▸ **TASK GOAL**
One part of the entries below is wanted: the lines from the one containing "Гайка М8 хомута" through the one containing "Society Garlic, seed". Write those out exactly and nothing else.

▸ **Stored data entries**

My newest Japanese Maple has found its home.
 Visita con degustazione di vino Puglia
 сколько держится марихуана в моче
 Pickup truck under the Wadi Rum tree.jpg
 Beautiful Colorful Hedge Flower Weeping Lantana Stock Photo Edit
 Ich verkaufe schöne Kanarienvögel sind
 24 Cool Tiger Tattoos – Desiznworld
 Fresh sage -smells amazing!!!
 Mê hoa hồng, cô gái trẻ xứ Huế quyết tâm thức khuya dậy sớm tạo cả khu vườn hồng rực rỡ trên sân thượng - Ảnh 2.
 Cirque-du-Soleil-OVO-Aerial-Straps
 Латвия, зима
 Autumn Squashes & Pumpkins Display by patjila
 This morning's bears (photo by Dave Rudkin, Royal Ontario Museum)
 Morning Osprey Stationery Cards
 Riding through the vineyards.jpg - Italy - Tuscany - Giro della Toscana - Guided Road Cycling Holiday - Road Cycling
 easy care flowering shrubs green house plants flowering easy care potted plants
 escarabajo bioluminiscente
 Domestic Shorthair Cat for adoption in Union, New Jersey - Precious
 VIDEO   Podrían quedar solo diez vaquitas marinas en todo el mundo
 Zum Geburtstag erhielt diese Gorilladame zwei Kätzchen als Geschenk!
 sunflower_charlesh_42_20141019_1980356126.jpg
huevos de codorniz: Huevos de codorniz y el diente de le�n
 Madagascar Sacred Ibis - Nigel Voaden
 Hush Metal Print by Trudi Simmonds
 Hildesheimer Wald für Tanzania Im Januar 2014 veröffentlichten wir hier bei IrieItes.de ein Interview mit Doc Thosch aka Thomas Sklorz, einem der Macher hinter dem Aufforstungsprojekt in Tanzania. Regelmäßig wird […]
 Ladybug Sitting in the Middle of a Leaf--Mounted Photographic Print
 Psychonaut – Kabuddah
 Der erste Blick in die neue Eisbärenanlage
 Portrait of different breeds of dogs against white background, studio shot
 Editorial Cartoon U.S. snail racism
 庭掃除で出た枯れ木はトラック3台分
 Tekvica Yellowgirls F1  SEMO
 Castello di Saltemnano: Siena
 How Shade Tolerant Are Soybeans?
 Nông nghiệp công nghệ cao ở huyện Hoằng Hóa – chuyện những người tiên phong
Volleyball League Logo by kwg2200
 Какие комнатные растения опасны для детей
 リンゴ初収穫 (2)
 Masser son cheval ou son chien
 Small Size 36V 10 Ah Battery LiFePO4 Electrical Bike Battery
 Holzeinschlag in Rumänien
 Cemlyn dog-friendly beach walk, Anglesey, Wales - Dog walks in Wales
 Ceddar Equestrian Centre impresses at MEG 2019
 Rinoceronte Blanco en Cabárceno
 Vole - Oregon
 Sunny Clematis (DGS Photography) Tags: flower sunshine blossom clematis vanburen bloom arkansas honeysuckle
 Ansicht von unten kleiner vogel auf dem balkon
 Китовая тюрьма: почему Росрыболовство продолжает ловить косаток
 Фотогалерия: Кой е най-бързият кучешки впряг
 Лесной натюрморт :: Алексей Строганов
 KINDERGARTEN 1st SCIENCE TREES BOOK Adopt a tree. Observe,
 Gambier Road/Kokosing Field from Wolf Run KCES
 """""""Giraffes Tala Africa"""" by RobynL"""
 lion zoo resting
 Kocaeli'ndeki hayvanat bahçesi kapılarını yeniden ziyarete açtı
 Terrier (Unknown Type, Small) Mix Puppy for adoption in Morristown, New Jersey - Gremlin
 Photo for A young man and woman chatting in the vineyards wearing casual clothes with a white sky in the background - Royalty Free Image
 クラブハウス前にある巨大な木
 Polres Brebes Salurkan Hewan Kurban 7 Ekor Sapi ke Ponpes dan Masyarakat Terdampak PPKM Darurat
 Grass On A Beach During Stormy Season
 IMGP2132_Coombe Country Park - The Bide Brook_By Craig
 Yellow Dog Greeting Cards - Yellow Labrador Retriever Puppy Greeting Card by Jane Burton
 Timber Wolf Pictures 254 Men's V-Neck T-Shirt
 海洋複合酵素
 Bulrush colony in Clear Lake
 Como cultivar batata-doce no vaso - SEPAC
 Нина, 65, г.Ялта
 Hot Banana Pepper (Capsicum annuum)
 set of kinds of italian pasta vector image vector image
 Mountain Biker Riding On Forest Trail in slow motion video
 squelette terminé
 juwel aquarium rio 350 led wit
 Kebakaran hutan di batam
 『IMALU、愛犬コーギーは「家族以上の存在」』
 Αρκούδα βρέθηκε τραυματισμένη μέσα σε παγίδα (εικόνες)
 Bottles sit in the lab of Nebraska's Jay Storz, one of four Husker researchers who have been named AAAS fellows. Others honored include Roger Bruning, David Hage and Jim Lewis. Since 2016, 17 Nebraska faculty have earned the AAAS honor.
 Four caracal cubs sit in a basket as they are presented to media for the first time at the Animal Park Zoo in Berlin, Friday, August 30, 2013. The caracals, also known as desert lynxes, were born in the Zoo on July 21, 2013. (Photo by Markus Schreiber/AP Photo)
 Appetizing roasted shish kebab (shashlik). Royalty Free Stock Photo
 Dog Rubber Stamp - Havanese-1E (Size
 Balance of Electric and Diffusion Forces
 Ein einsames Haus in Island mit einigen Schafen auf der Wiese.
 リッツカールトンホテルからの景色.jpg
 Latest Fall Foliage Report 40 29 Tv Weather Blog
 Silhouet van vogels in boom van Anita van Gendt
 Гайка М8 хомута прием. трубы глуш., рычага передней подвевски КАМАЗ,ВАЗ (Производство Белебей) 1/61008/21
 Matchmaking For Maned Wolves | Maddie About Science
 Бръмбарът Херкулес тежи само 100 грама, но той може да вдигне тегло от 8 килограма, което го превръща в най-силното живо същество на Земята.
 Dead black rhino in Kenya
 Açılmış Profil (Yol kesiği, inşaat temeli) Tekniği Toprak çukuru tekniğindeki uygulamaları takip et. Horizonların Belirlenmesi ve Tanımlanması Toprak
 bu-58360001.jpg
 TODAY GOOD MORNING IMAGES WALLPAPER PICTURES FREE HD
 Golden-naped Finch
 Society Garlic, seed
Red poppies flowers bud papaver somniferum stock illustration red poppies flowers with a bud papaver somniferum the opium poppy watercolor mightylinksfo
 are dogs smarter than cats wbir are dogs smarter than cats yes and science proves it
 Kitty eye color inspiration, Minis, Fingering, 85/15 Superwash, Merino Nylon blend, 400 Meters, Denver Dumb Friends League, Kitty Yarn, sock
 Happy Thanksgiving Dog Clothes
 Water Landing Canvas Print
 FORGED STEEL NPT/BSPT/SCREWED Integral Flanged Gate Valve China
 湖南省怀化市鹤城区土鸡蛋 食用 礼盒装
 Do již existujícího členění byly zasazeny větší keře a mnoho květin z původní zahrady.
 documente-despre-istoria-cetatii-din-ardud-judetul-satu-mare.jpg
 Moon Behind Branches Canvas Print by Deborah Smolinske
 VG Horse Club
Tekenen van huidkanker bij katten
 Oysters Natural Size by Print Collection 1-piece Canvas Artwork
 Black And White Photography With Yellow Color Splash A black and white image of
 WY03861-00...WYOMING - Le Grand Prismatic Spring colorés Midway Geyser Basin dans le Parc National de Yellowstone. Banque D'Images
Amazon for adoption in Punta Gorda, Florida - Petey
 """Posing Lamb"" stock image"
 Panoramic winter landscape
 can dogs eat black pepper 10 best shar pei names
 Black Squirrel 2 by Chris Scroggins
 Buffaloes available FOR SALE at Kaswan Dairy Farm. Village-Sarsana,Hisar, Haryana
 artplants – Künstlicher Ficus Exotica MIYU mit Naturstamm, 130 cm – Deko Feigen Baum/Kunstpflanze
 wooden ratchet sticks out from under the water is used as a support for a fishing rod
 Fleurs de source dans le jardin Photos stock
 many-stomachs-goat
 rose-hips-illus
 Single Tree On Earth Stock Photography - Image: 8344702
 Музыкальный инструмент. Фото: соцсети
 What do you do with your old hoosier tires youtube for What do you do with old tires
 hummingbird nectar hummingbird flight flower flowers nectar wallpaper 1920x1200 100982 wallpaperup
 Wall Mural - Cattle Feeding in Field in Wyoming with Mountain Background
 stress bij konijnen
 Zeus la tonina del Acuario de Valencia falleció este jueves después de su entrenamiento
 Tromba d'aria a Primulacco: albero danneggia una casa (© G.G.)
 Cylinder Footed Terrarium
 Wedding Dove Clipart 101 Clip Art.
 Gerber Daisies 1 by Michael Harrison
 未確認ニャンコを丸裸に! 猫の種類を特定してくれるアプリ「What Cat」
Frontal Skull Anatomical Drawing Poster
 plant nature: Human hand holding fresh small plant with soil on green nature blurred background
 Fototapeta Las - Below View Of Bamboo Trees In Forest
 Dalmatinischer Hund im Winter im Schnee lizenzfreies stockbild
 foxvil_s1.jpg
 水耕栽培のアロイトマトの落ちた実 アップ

▸ **EXERCISE ANSWER**
 Гайка М8 хомута прием. трубы глуш., рычага передней подвевски КАМАЗ,ВАЗ (Производство Белебей) 1/61008/21
 Matchmaking For Maned Wolves | Maddie About Science
 Бръмбарът Херкулес тежи само 100 грама, но той може да вдигне тегло от 8 килограма, което го превръща в най-силното живо същество на Земята.
 Dead black rhino in Kenya
 Açılmış Profil (Yol kesiği, inşaat temeli) Tekniği Toprak çukuru tekniğindeki uygulamaları takip et. Horizonların Belirlenmesi ve Tanımlanması Toprak
 bu-58360001.jpg
 TODAY GOOD MORNING IMAGES WALLPAPER PICTURES FREE HD
 Golden-naped Finch
 Society Garlic, seed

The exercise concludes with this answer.